▶ _WORK TASK A_: Condense the paragraph of the Romanian tax reform article that opens with "In an interview to Mediafax" into a bulleted list that keeps its main facts.
▶ _WORK TASK B_: Carry the Romanian tax reform article forward, starting after its final sentence.

▶ _DOCUMENT SEGMENT_:
Tax reforms launched by the Bucharest authorities were made without prior consultation with the International Monetary Fund. Statements made by its officials recently reveal their dissatisfaction and concern. The Prime Minister of Romanian replies quite vehemently, claiming that “it’s not the IMF which decides the policy in Romania…” In the meantime, the new Minister for Public Finances thoroughly does his homework in view of proposing a budget in conformity with IMF requirements.
In an interview to Mediafax, Minister for Public Finances Ionuţ Popescu said that in order to recover losses in revenues, put at some 1% of the GDP, additional measures will be taken apart from the ones already approved, namely doubling the micro-enterprise tax from 1.5 to 3% of the turnover, raising the tax on dividends from 5 to 10% for population and deferring the cut down in contributions to social security funds. “We are trying to identify further means to bring money to the budget or to cut down some expenses,” the Minister for Public Finances said, without offering other details. The means that Ionuţ Popescu was speaking about, and which will be presented to IMF officials will include, according to governmental sources, an increase in taxes on real estate transactions, currently standing at 1%. The measure comes at a time when the real estate market is developing significantly. Also, the tax on banking interest rates will go up from 1 to 2%. The inflation rate is scheduled to fall to 7% and economic growth to reach 5.5% in 2005.

▶ _AVAILABLE DATA_:

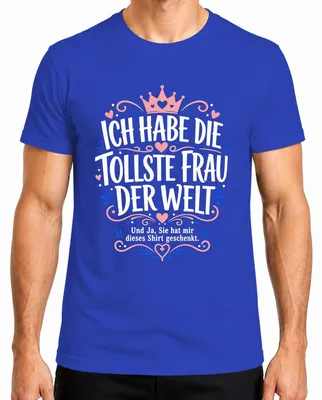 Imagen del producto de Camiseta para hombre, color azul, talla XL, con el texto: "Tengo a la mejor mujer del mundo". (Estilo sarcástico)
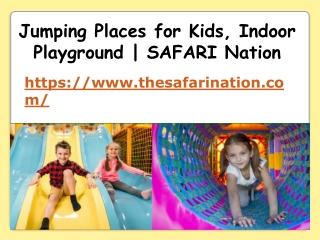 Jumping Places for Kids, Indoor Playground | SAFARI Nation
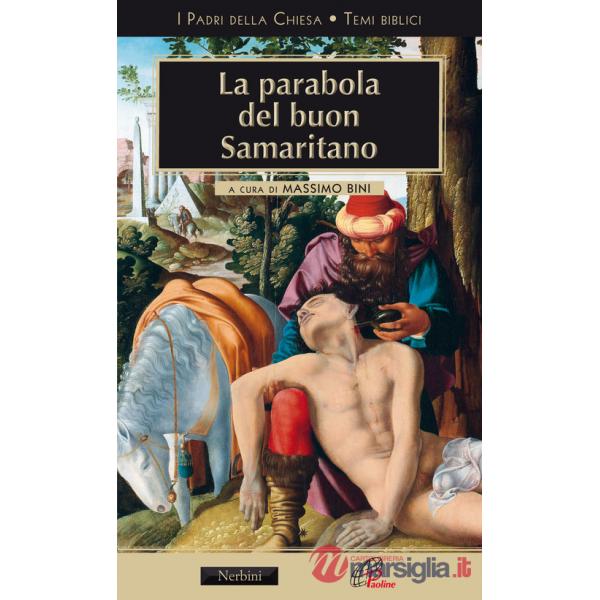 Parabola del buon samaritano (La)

...

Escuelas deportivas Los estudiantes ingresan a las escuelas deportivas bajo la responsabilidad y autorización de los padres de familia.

▶ _RESPONSE AREA A_:
- In an interview with Mediafax, Minister for Public Finances Ionuţ Popescu said that measures beyond those already approved will be taken to recover revenue losses estimated at about 1% of GDP.
- Measures already approved:
  - The micro-enterprise tax doubles from 1.5% to 3% of turnover.
  - The dividend tax for the population rises from 5% to 10%.
  - The cut in social security contributions is deferred.
- Popescu said the ministry is looking for further ways to raise budget revenue or cut expenses. He gave no details.
- According to governmental sources, the proposals to be presented to IMF officials will include:
  - A higher tax on real estate transactions, now 1%, at a time when the real estate market is developing significantly.
  - A rise in the tax on banking interest from 1% to 2%.
- The 2005 targets are inflation falling to 7% and economic growth reaching 5.5%.

▶ _RESPONSE AREA B_:
A change in trend
Once again, the idea is confirmed that the new administration will transfer the burden of taxation from companies to citizens. Whereas taxes for companies are cut, direct or indirect taxes levied on taxpayers go up. The reason is self-evident: citizens are good tax payers and the citizen tax collection rate is better than the enterprise tax collection rate.
The conduct of the new Power thus appears to be somewhat suicidal, given that the change affects precisely those who have voted for the Alliance. They have voted for the right-wing hoping it will cut down their taxes and thus their incomes will go up, and what do they find: not only are their taxes not lower, but new ones are being charged! And this time the new administration cannot put forth the excuse “This is what the EU/IMF asked us to do!”
The stuttering caused by the introduction of the flat tax quota – considering that it had been announced (and, we assume, thought out) a long time ago – raises major question marks regarding the expertise and abilities of the new administration to efficiently manage economic policies. Remedial actions announced at a high pace, one or two of them every day,prove that effects of introducing the flat tax quota have not been adequately calculated and anticipated and every day some official or another wakes up and says “we should do this…”, “we could do that…”
“Transition is over, Romania has the first Liberal Government “…
For the time being, transition goes on, and the Government is far from being Liberal. The only attribute that could be attached to it is “amateur.”
PSD had the great chance of a positive economic trend, which generated economic growth in spite of the Government’s abilities and in stark opposition to the measures it took. The new Government is also offered the chance of an economy moving on by itself.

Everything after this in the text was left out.